Prova disso são as pesquisas de opinião, que, não importa o instituto que as promova, constatam sempre a preferência por dois candidatos tucanos: os governadores José Serra, de São Paulo (sempre na vanguarda), e Aécio Neves, de Minas.
A menos que os acontecimentos políticos dos próximos dois anos projetem um nome não visível neste momento no horizonte, o quadro se manterá assim até as eleições. Isso significa a transferência de poder de um partido para outro, algo inerente ao processo democrático, embora nem por isso aceito com naturalidade. Há sempre resistência nessa alternância.
Por essa razão, devem voltar à tona os famosos balões de ensaio, com as teses mais estapafúrdias, cujo objetivo é impedir – ou ao menos dificultar – aquela transferência. Há pelo menos três teses em exame – e todas já mencionadas em momentos distintos.
A primeira é a do terceiro mandato para Lula, a re-reeleição. Hugo Chavez, da Venezuela, que vive situação análoga – a de não possuir sucessor em suas hostes -, não teve dificuldade de obtê-la. Chegou ao requinte de tentar a reeleição sem limites, o que lhe foi negado. Mas, por aqui, tenta-se ainda o primeiro estágio.
Há uma proposta de emenda constitucional, de autoria de um deputado que é amigo pessoal de Lula e freqüenta a intimidade palaciana, Devanir Ribeiro (PT-SP). Lula diz que não tem nada com isso e que é contrário à idéia. Se fosse mesmo, teria, além da autoridade de chefe do PT, a de amigo, para fazer com que a proposta fosse retirada, até mesmo para que não se pense o que se está pensando: que ele tem interesse na iniciativa. Como não o faz, é inevitável que se faça a ilação.
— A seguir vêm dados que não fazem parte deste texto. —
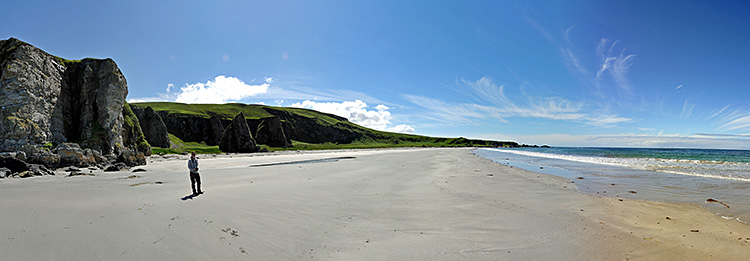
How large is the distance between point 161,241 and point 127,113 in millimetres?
41214

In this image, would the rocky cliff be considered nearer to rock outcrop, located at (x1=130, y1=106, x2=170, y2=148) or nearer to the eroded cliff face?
the eroded cliff face

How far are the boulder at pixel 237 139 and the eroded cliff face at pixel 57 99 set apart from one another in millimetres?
27800

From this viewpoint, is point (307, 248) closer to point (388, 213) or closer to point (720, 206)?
point (388, 213)

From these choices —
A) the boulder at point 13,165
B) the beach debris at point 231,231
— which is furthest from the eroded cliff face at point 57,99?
the beach debris at point 231,231

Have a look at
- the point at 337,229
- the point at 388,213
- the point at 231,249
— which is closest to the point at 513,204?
the point at 388,213

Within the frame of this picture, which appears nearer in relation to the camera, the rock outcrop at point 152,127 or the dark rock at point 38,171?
the dark rock at point 38,171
Outra proposta, também oriunda do PT, é de prorrogar os mandatos de todos os parlamentares, estaduais e federais, bem como de governadores e presidente da República, por dois anos, com dois objetivos confessados: 1) propiciar a coincidência de todas as eleições – municipais, estaduais e federal – em 2012; 2) pôr fim à reeleição. A partir de então, todos os mandatos passariam a ser de cinco anos. Qual o sentido disso, senão prorrogar o status quo e adiar o julgamento das urnas, dando tempo a que os atuais governantes encontrem um meio de não transferir o poder?
Por fim, há uma proposta que não sai da ordem do dia: a de convocar nova Assembléia Constituinte para que tudo isso seja visto e revisto em conjunto. Lula tentou certa vez sensibilizar a OAB para a proposta, mas a entidade se manifestou contrariamente, deixando claro que Constituinte só se justifica mediante ruptura da ordem jurídica vigente. E isso não ocorre.
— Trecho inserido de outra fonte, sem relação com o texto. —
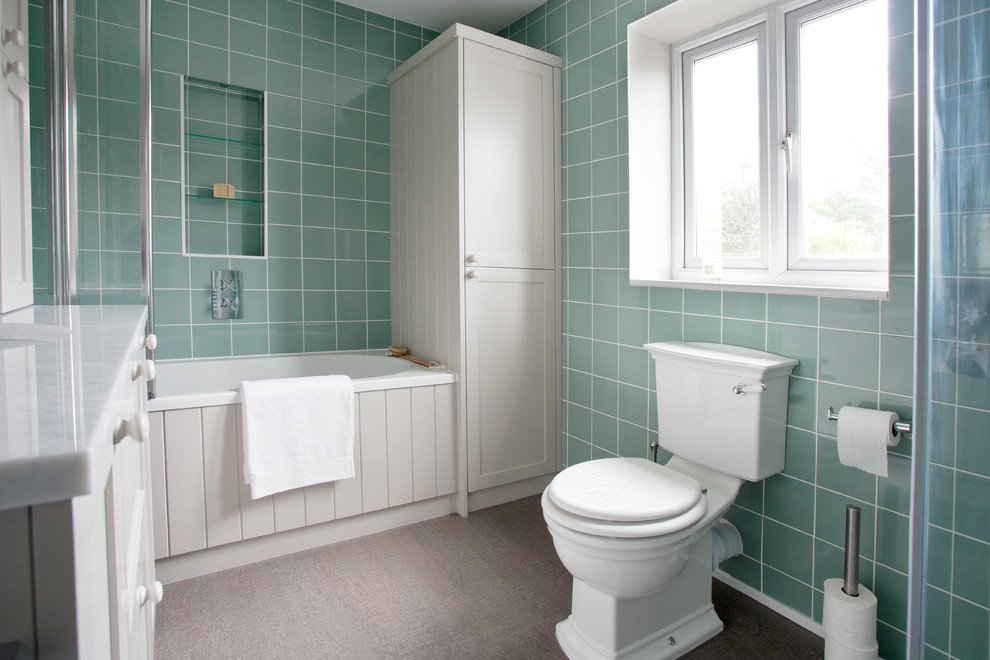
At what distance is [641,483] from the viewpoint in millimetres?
1782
O argumento central é de que a atual Carta, que completou 20 anos em outubro, já está desfigurada por 58 emendas, havendo ainda mais de mil propostas de novas emendas em tramitação no Congresso e cerca de 700 ações diretas de inconstitucionalidade em exame no Supremo Tribunal Federal, o que demonstraria o seu esgarçamento. Ocorre que a própria Carta indica, em seu artigo 60 e parágrafos, o modo como deve ser alterada: por meio de emendas, em votações bicamerais (Câmara e Senado), em dois turnos, com quórum de três quintos.
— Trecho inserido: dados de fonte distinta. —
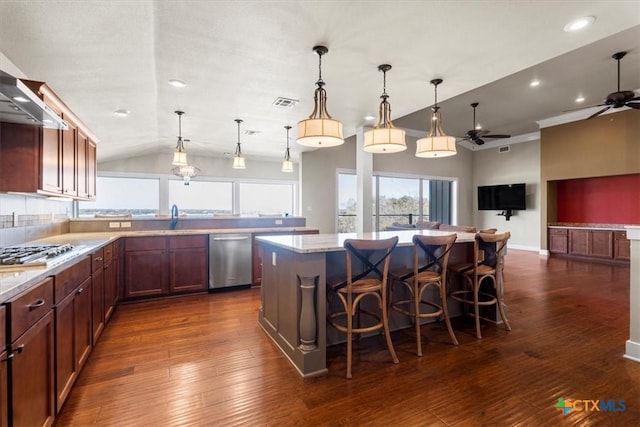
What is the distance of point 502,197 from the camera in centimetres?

Isso, claro, limita as mudanças e exige um mínimo de consenso e lastro na sociedade. E as propostas em pauta não possuem nada disso. Numa Constituinte, com quórum simplificado e votações unicamerais, seria mais fácil.
Os balões de ensaio devem prosseguir, como pano de fundo da crise econômica que já se esboça, como decorrência da crise internacional. Prevê-se um período rico em idéias pobres, na área política, e turbulento na econômica.